• [Assignment]: Given the material below, output exactly the lines from the line with "order: Struthioniformes" to the line with "common name: common ostrich", both ends included, and no other lines.

• [Supplied data]:
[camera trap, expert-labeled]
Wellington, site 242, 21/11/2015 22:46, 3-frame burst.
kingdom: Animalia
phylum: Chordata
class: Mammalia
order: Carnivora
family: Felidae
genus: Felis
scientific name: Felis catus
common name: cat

--

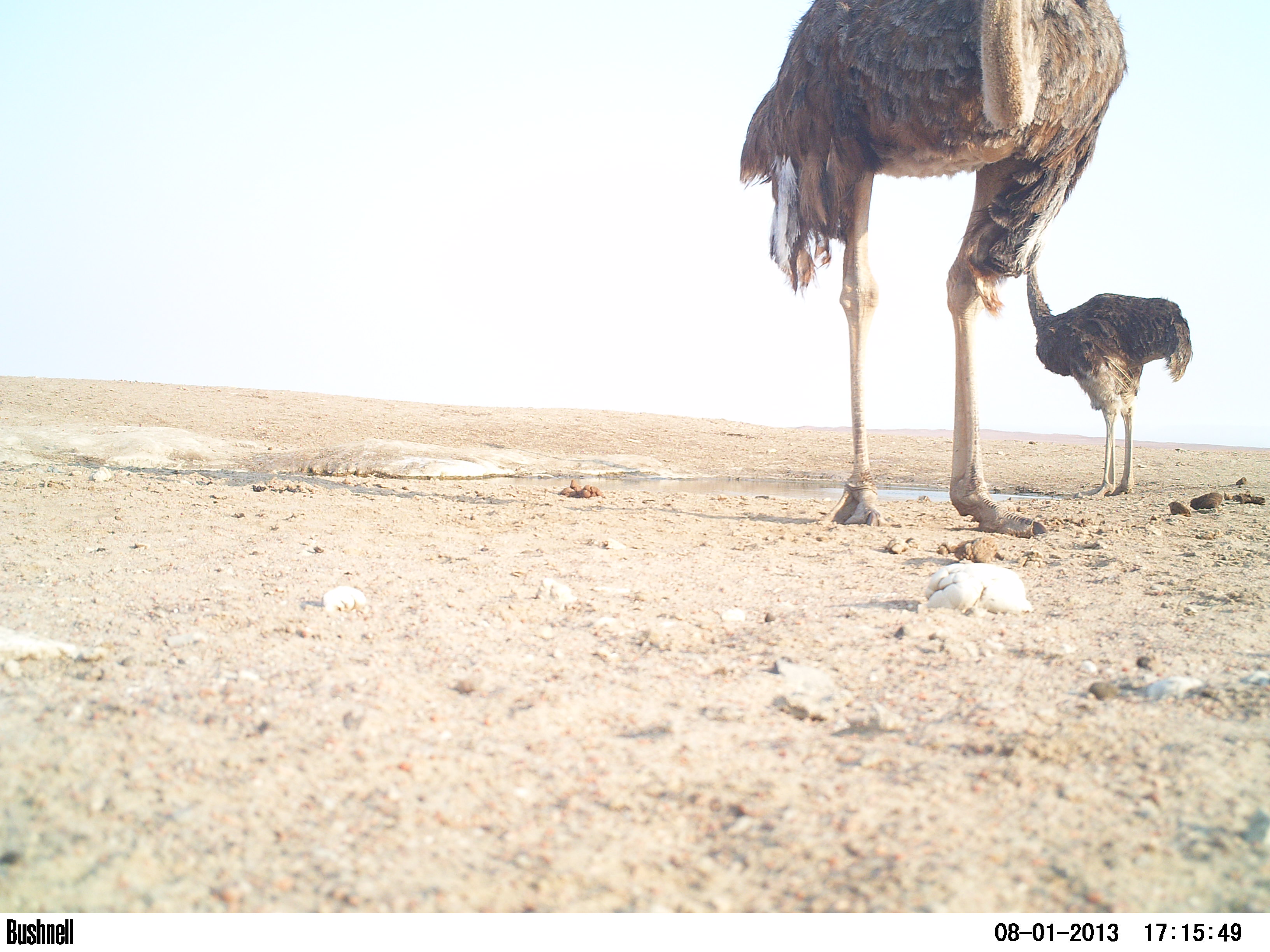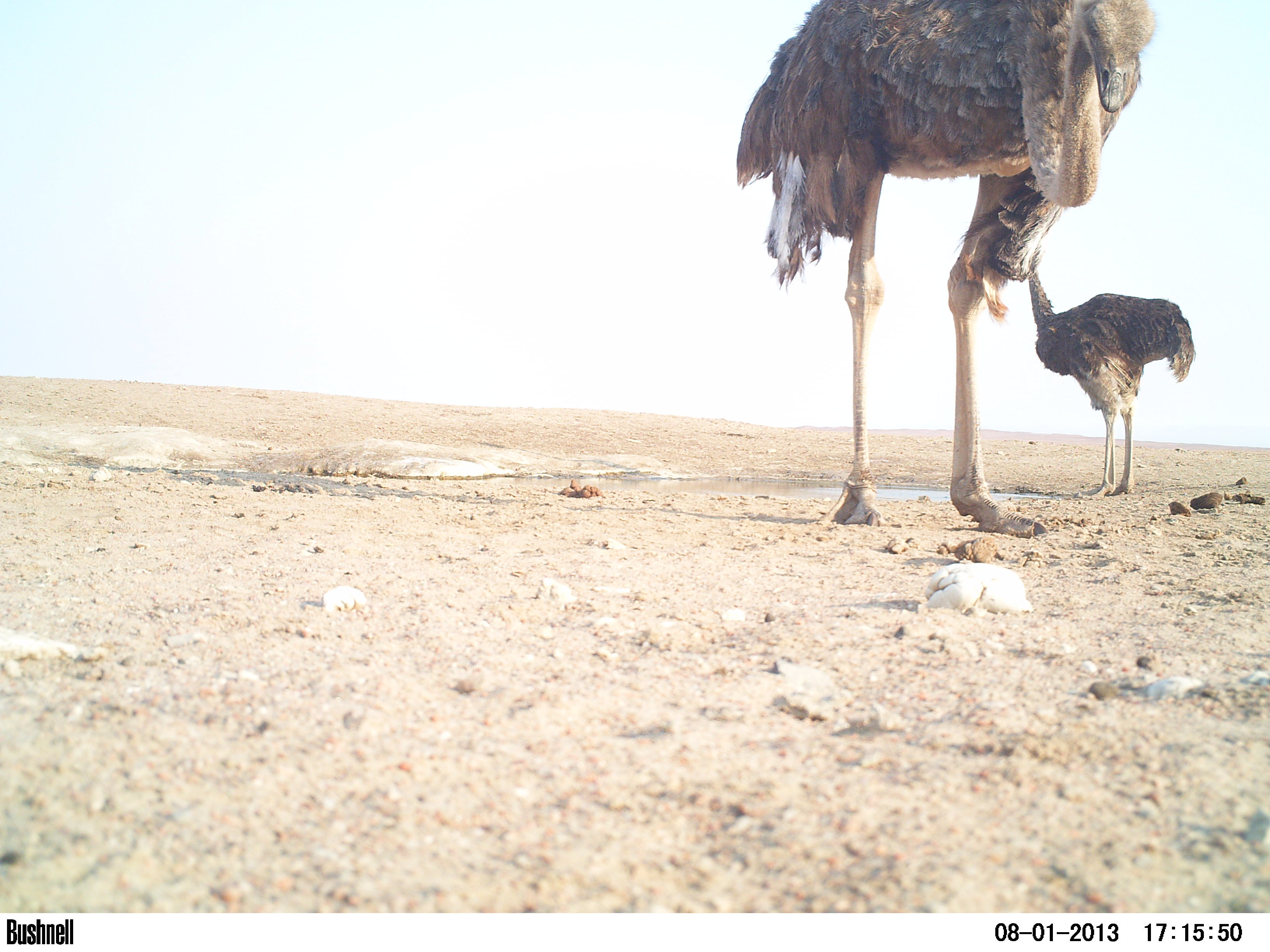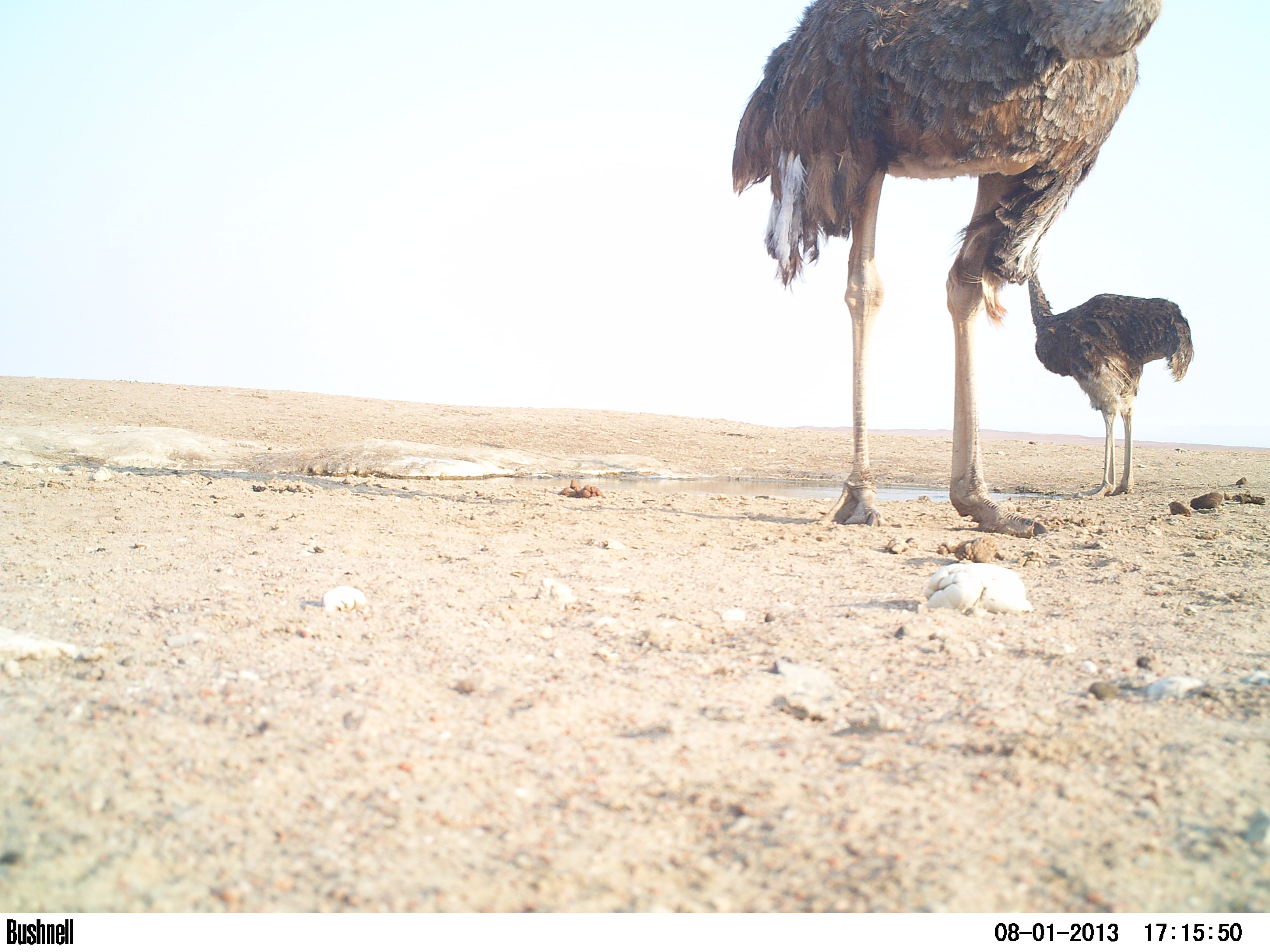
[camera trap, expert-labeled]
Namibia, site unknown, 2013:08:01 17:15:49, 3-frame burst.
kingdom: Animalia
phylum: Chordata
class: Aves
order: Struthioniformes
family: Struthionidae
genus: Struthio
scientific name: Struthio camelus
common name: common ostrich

--

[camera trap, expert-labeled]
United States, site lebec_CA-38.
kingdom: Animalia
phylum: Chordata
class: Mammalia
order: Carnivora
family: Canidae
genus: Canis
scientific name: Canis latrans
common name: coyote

• [Output below]:
order: Struthioniformes
family: Struthionidae
genus: Struthio
scientific name: Struthio camelus
common name: common ostrich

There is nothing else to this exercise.